Stored items:
=== Begin Enclosure ===
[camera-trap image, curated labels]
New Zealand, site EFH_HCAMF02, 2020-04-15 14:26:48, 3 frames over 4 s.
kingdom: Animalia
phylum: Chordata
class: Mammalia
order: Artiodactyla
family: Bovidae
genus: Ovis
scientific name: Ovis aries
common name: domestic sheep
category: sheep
=== End Enclosure ===
Each record above has to be repeated word for word.

[camera-trap image, curated labels]
New Zealand, site EFH_HCAMF02, 2020-04-15 14:26:48, 3 frames over 4 s.
kingdom: Animalia
phylum: Chordata
class: Mammalia
order: Artiodactyla
family: Bovidae
genus: Ovis
scientific name: Ovis aries
common name: domestic sheep
category: sheep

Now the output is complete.